╔══
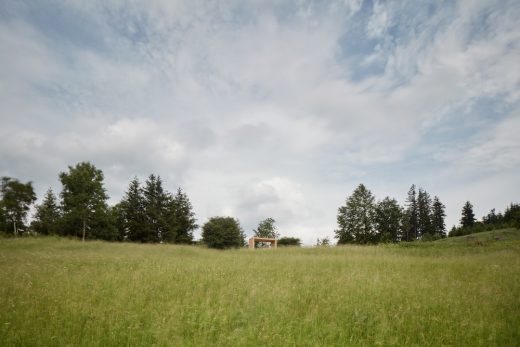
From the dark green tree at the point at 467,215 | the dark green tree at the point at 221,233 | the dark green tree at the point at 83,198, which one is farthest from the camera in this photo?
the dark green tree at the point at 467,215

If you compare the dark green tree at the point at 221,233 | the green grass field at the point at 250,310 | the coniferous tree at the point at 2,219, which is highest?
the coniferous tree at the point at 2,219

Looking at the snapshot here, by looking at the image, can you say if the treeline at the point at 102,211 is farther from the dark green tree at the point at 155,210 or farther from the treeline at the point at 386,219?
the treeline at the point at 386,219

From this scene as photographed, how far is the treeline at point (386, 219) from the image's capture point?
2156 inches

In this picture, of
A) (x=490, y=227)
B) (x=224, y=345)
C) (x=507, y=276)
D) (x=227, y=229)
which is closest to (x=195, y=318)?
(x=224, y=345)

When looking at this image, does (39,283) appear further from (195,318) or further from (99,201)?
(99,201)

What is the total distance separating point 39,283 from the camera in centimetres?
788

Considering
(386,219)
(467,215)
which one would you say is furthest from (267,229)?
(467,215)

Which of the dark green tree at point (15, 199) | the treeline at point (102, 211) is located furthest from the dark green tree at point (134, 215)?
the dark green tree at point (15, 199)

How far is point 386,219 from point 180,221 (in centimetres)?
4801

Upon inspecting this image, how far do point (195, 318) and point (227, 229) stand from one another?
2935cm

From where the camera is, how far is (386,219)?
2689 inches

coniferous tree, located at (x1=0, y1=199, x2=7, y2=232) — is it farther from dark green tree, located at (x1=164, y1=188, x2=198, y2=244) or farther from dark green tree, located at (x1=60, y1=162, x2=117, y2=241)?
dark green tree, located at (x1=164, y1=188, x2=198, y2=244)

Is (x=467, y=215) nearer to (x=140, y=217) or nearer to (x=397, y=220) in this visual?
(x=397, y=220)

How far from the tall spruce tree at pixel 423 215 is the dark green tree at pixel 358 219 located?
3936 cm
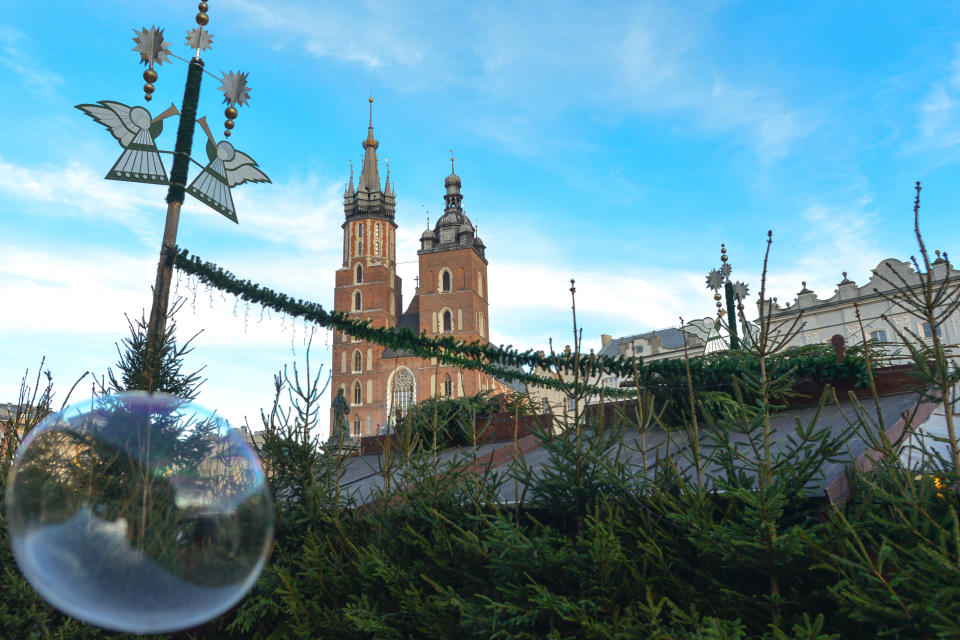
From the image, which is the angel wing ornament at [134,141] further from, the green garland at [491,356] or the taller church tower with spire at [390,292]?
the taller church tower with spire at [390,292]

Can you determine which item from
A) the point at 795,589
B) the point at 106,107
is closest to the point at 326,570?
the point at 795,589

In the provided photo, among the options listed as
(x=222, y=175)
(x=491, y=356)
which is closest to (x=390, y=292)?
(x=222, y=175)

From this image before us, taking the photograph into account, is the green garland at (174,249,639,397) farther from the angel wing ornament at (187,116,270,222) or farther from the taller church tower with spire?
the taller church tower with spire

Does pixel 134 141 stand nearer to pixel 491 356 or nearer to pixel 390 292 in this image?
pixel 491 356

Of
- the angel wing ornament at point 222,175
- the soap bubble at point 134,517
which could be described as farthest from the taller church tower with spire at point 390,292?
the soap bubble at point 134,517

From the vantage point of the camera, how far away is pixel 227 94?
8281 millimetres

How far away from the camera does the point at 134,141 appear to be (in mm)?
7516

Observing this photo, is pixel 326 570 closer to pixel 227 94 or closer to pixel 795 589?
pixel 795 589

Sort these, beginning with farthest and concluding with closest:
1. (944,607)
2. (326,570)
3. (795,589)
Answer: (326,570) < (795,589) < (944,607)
╚══
╔══
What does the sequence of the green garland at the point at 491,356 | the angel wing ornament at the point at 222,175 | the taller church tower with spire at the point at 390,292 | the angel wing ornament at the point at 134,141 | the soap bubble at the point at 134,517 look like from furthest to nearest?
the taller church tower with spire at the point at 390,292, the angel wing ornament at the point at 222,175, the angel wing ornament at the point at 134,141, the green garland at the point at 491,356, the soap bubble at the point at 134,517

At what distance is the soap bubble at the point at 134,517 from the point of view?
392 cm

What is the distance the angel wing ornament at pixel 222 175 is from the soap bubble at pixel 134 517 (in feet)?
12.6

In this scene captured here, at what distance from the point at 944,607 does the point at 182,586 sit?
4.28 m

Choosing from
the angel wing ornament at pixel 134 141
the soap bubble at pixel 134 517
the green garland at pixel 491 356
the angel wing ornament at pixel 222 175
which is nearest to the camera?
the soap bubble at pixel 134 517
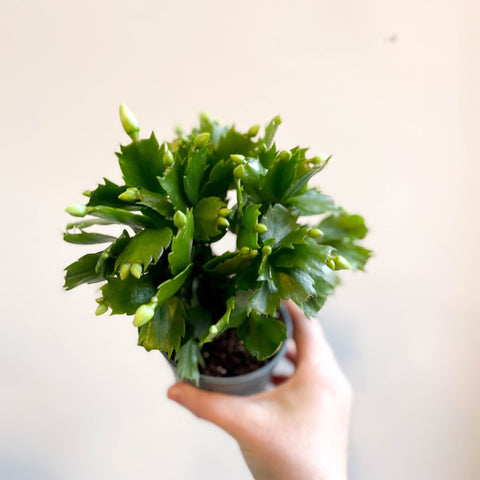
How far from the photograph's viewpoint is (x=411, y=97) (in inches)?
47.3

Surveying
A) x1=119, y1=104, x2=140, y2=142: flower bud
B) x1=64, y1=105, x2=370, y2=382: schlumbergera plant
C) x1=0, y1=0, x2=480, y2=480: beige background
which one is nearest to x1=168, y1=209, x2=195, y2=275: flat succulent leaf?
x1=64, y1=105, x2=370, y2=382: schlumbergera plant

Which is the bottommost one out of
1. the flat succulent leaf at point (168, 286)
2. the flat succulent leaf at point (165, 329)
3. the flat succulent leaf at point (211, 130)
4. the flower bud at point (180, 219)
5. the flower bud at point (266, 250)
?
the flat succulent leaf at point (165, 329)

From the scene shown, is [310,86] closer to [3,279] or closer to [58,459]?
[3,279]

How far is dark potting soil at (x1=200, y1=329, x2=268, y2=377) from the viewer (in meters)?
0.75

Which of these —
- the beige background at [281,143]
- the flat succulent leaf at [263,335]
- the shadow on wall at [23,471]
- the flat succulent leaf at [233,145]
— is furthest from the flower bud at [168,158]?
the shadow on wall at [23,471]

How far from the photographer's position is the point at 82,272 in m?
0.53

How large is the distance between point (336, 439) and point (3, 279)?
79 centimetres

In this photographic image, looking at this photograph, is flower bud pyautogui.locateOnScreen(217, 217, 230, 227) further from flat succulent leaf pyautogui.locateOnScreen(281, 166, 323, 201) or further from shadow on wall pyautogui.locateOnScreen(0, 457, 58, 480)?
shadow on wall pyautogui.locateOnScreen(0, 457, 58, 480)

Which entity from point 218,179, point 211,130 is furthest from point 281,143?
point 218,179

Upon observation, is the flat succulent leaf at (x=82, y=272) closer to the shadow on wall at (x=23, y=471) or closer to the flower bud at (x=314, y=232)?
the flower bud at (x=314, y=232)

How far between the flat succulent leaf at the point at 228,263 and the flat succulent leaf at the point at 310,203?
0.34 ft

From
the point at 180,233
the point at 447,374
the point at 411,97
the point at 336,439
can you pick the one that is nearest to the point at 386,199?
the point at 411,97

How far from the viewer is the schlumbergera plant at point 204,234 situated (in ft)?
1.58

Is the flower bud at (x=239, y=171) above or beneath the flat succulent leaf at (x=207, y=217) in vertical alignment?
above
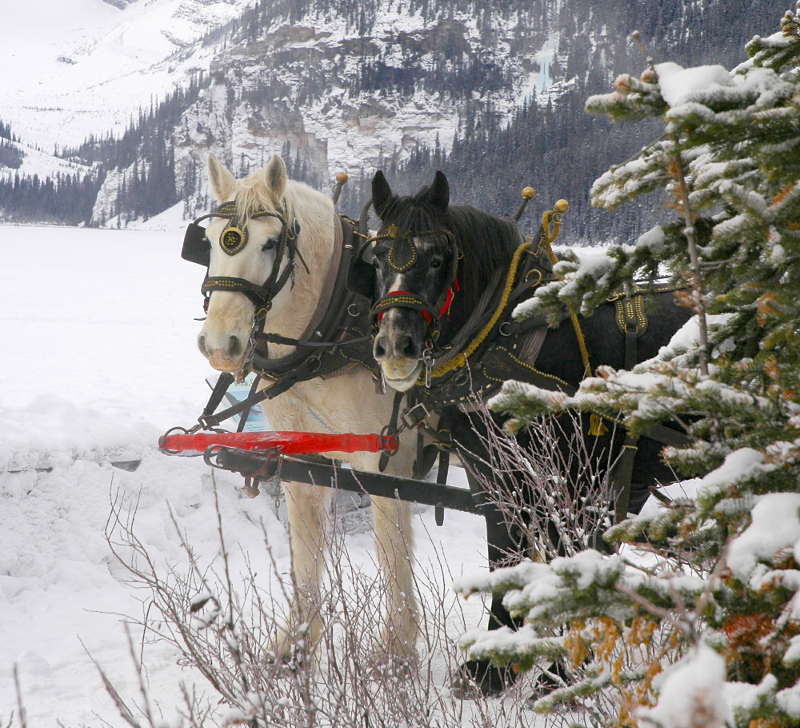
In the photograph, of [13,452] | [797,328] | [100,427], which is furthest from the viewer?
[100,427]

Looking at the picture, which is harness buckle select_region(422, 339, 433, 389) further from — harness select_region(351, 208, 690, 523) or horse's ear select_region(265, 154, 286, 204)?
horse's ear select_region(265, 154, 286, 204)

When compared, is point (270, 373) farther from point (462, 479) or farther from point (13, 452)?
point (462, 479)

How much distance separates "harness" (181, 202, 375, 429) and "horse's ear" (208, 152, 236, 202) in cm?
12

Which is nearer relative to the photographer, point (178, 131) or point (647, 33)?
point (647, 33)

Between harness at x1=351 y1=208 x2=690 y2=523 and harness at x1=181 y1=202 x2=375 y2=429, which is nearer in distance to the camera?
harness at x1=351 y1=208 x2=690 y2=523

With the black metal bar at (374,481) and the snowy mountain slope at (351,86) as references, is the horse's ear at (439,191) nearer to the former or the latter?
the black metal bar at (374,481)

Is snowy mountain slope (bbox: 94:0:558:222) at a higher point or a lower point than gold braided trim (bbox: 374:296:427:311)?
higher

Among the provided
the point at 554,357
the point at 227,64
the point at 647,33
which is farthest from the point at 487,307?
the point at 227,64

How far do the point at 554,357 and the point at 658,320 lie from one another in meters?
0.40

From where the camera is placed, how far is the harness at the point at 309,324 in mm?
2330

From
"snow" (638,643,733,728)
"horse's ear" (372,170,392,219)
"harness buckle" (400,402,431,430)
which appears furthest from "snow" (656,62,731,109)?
╚══
**Work to be completed:** Return the lines from the line containing "How far from the tall" up to and including the line containing "Answer: (326,570) < (795,589) < (944,607)", leaving out the pictures.

**Result of the task:**
How far from the tall spruce tree at pixel 423 215 is the dark green tree at pixel 358 219 located?
3936 cm
From the image, which is the angel wing ornament at [134,141] further from, the green garland at [491,356] or the taller church tower with spire at [390,292]?
the taller church tower with spire at [390,292]

Can you determine which item from
A) the point at 795,589
B) the point at 106,107
is closest to the point at 326,570?
the point at 795,589

In the provided photo, among the options listed as
(x=222, y=175)
(x=491, y=356)
which is closest to (x=390, y=292)?
(x=222, y=175)

From this image before us, taking the photograph into account, is the green garland at (174,249,639,397) farther from the angel wing ornament at (187,116,270,222) or farther from the taller church tower with spire?
the taller church tower with spire

Does pixel 134 141 stand nearer to pixel 491 356 or nearer to pixel 390 292 in this image?
pixel 491 356

Of
- the angel wing ornament at point 222,175
- the soap bubble at point 134,517
which could be described as farthest from the taller church tower with spire at point 390,292?
the soap bubble at point 134,517

From the vantage point of the camera, how far away is pixel 227 94?
8281 millimetres

How far away from the camera does the point at 134,141 appear to be (in mm)?
7516

Observing this photo, is pixel 326 570 closer to pixel 227 94 or closer to pixel 795 589?
pixel 795 589

Sort these, beginning with farthest and concluding with closest:
1. (944,607)
2. (326,570)
3. (795,589)
Answer: (326,570) < (795,589) < (944,607)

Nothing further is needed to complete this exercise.